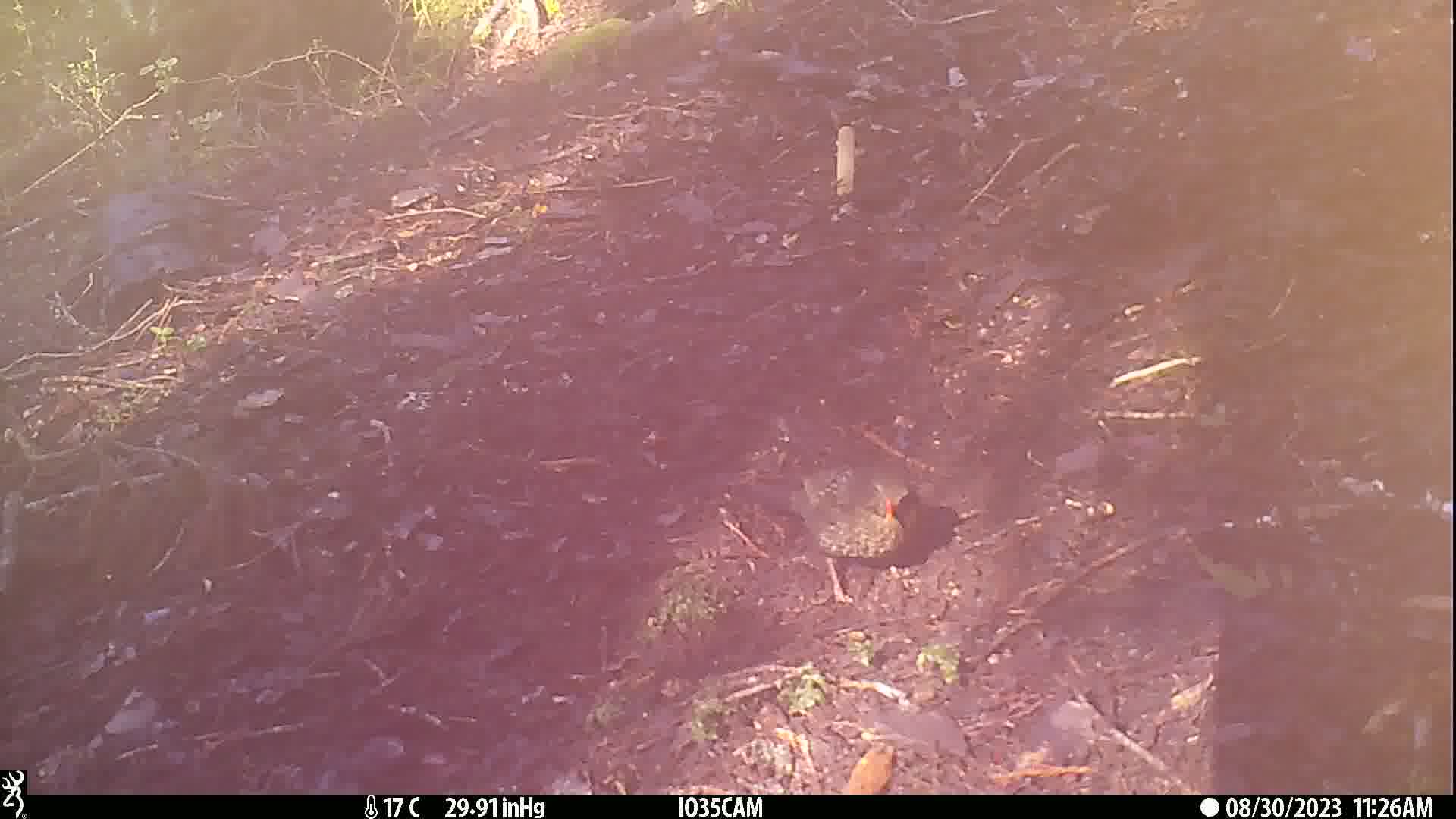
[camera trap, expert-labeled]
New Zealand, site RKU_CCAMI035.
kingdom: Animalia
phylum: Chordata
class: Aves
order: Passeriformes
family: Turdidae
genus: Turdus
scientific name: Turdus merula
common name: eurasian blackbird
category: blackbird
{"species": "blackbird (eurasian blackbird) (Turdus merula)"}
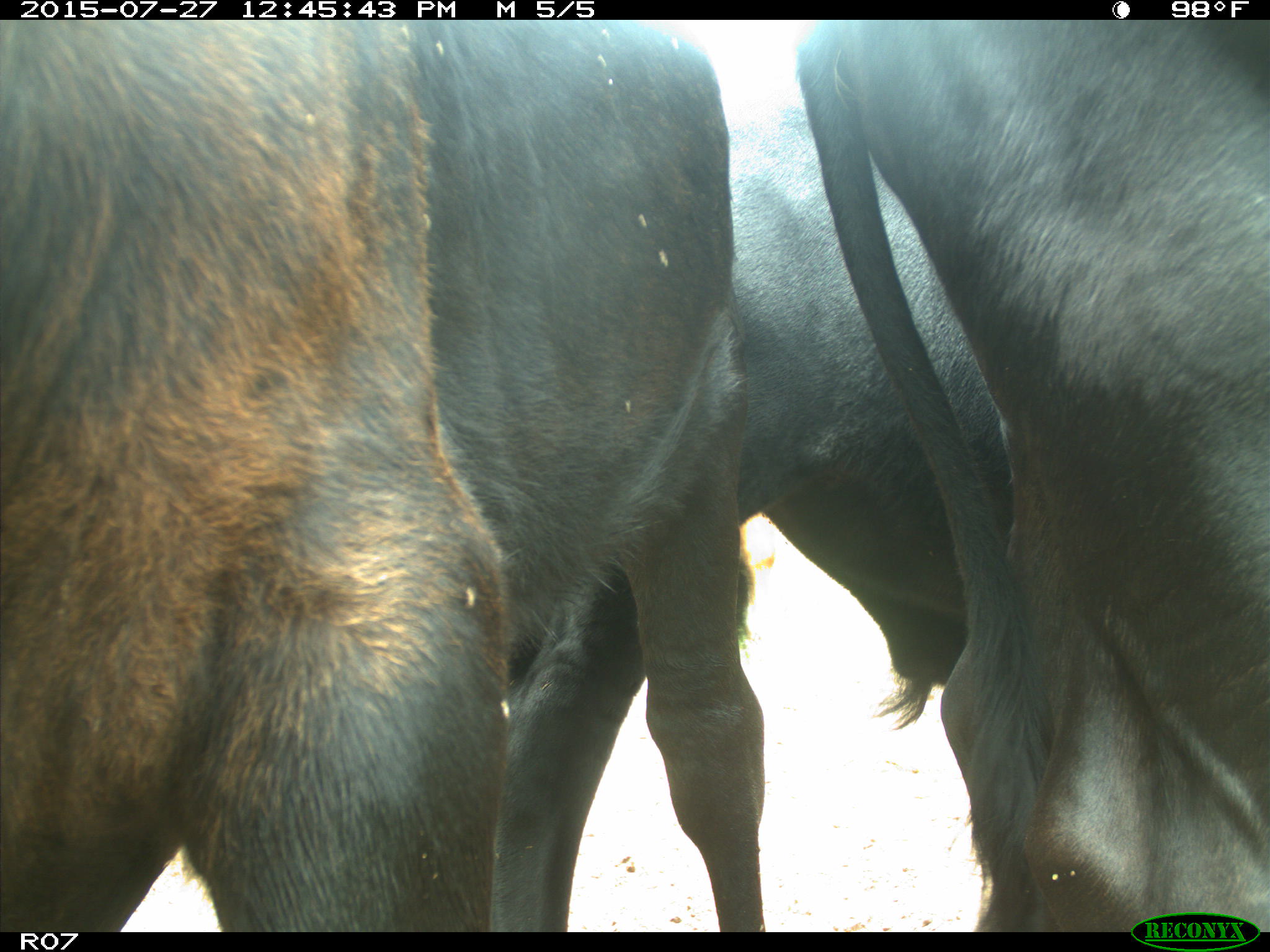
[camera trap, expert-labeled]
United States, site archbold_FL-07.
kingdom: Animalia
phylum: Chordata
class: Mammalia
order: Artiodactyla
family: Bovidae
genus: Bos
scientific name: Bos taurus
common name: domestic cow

....................

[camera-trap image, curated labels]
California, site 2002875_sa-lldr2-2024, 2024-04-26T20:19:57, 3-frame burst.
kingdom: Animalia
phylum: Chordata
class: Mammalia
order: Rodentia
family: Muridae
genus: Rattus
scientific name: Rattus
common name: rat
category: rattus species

....................

What you will do:
Check each line of the listing for "site". Show those that have it.

Your response:
New Zealand, site RKU_CCAMI035.
United States, site archbold_FL-07.
California, site 2002875_sa-lldr2-2024, 2024-04-26T20:19:57, 3-frame burst.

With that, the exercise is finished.